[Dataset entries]
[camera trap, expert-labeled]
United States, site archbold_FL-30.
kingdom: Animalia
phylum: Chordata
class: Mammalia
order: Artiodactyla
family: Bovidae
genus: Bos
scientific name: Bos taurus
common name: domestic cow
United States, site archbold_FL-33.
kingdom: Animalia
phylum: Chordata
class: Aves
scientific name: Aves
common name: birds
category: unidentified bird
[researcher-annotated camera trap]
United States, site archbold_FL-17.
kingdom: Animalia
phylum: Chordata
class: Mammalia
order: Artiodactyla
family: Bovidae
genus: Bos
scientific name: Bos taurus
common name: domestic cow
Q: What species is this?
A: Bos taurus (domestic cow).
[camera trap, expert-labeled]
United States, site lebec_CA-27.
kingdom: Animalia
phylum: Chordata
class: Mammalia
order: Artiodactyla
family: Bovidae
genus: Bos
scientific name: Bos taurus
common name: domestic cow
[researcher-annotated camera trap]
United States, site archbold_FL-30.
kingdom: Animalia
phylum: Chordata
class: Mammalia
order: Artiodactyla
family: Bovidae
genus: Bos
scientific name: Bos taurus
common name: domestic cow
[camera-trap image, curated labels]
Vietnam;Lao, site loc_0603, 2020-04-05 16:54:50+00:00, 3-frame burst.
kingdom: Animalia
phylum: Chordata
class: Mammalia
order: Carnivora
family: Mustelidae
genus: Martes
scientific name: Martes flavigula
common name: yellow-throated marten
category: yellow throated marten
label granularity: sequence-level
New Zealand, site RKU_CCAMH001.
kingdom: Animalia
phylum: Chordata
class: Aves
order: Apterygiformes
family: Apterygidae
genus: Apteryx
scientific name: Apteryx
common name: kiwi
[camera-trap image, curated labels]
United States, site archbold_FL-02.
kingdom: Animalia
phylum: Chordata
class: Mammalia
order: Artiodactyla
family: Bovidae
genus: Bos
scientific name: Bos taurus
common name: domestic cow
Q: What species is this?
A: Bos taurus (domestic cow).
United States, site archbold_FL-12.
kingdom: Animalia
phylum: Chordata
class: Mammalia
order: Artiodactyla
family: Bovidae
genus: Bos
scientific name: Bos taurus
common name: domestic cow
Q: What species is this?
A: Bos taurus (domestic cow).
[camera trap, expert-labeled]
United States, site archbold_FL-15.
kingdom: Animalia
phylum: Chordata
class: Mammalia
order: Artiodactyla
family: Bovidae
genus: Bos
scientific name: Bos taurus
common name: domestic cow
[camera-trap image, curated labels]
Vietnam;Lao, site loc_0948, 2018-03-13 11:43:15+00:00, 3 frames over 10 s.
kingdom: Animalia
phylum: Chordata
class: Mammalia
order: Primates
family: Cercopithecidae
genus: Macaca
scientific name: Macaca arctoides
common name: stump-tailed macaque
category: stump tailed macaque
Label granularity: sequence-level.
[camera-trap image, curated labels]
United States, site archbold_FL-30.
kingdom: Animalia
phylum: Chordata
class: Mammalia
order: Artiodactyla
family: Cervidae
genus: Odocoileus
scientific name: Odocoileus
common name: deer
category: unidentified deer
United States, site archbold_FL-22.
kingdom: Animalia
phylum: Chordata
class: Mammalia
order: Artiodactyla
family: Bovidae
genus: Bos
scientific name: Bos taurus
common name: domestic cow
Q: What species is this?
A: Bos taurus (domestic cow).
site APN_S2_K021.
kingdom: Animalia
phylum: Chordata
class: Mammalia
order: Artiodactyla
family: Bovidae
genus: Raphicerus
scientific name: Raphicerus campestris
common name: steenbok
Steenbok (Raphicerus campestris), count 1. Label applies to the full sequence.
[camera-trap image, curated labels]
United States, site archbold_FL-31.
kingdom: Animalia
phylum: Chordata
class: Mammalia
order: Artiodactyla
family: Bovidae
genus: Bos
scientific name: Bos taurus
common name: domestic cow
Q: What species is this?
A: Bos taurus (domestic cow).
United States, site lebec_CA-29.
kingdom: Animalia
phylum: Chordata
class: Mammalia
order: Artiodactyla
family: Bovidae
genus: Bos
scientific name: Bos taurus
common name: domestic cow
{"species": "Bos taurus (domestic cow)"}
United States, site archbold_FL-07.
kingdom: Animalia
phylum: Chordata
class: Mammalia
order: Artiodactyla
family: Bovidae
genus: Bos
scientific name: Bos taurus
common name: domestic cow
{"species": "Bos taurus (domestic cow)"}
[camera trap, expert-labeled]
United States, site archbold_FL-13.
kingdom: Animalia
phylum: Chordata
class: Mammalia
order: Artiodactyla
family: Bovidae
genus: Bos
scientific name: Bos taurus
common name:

• [What you will do] All the lines above need to be printed again, exactly.

• [Completed task]
[camera trap, expert-labeled]
United States, site archbold_FL-30.
kingdom: Animalia
phylum: Chordata
class: Mammalia
order: Artiodactyla
family: Bovidae
genus: Bos
scientific name: Bos taurus
common name: domestic cow
United States, site archbold_FL-33.
kingdom: Animalia
phylum: Chordata
class: Aves
scientific name: Aves
common name: birds
category: unidentified bird
[researcher-annotated camera trap]
United States, site archbold_FL-17.
kingdom: Animalia
phylum: Chordata
class: Mammalia
order: Artiodactyla
family: Bovidae
genus: Bos
scientific name: Bos taurus
common name: domestic cow
Q: What species is this?
A: Bos taurus (domestic cow).
[camera trap, expert-labeled]
United States, site lebec_CA-27.
kingdom: Animalia
phylum: Chordata
class: Mammalia
order: Artiodactyla
family: Bovidae
genus: Bos
scientific name: Bos taurus
common name: domestic cow
[researcher-annotated camera trap]
United States, site archbold_FL-30.
kingdom: Animalia
phylum: Chordata
class: Mammalia
order: Artiodactyla
family: Bovidae
genus: Bos
scientific name: Bos taurus
common name: domestic cow
[camera-trap image, curated labels]
Vietnam;Lao, site loc_0603, 2020-04-05 16:54:50+00:00, 3-frame burst.
kingdom: Animalia
phylum: Chordata
class: Mammalia
order: Carnivora
family: Mustelidae
genus: Martes
scientific name: Martes flavigula
common name: yellow-throated marten
category: yellow throated marten
label granularity: sequence-level
New Zealand, site RKU_CCAMH001.
kingdom: Animalia
phylum: Chordata
class: Aves
order: Apterygiformes
family: Apterygidae
genus: Apteryx
scientific name: Apteryx
common name: kiwi
[camera-trap image, curated labels]
United States, site archbold_FL-02.
kingdom: Animalia
phylum: Chordata
class: Mammalia
order: Artiodactyla
family: Bovidae
genus: Bos
scientific name: Bos taurus
common name: domestic cow
Q: What species is this?
A: Bos taurus (domestic cow).
United States, site archbold_FL-12.
kingdom: Animalia
phylum: Chordata
class: Mammalia
order: Artiodactyla
family: Bovidae
genus: Bos
scientific name: Bos taurus
common name: domestic cow
Q: What species is this?
A: Bos taurus (domestic cow).
[camera trap, expert-labeled]
United States, site archbold_FL-15.
kingdom: Animalia
phylum: Chordata
class: Mammalia
order: Artiodactyla
family: Bovidae
genus: Bos
scientific name: Bos taurus
common name: domestic cow
[camera-trap image, curated labels]
Vietnam;Lao, site loc_0948, 2018-03-13 11:43:15+00:00, 3 frames over 10 s.
kingdom: Animalia
phylum: Chordata
class: Mammalia
order: Primates
family: Cercopithecidae
genus: Macaca
scientific name: Macaca arctoides
common name: stump-tailed macaque
category: stump tailed macaque
Label granularity: sequence-level.
[camera-trap image, curated labels]
United States, site archbold_FL-30.
kingdom: Animalia
phylum: Chordata
class: Mammalia
order: Artiodactyla
family: Cervidae
genus: Odocoileus
scientific name: Odocoileus
common name: deer
category: unidentified deer
United States, site archbold_FL-22.
kingdom: Animalia
phylum: Chordata
class: Mammalia
order: Artiodactyla
family: Bovidae
genus: Bos
scientific name: Bos taurus
common name: domestic cow
Q: What species is this?
A: Bos taurus (domestic cow).
site APN_S2_K021.
kingdom: Animalia
phylum: Chordata
class: Mammalia
order: Artiodactyla
family: Bovidae
genus: Raphicerus
scientific name: Raphicerus campestris
common name: steenbok
Steenbok (Raphicerus campestris), count 1. Label applies to the full sequence.
[camera-trap image, curated labels]
United States, site archbold_FL-31.
kingdom: Animalia
phylum: Chordata
class: Mammalia
order: Artiodactyla
family: Bovidae
genus: Bos
scientific name: Bos taurus
common name: domestic cow
Q: What species is this?
A: Bos taurus (domestic cow).
United States, site lebec_CA-29.
kingdom: Animalia
phylum: Chordata
class: Mammalia
order: Artiodactyla
family: Bovidae
genus: Bos
scientific name: Bos taurus
common name: domestic cow
{"species": "Bos taurus (domestic cow)"}
United States, site archbold_FL-07.
kingdom: Animalia
phylum: Chordata
class: Mammalia
order: Artiodactyla
family: Bovidae
genus: Bos
scientific name: Bos taurus
common name: domestic cow
{"species": "Bos taurus (domestic cow)"}
[camera trap, expert-labeled]
United States, site archbold_FL-13.
kingdom: Animalia
phylum: Chordata
class: Mammalia
order: Artiodactyla
family: Bovidae
genus: Bos
scientific name: Bos taurus
common name:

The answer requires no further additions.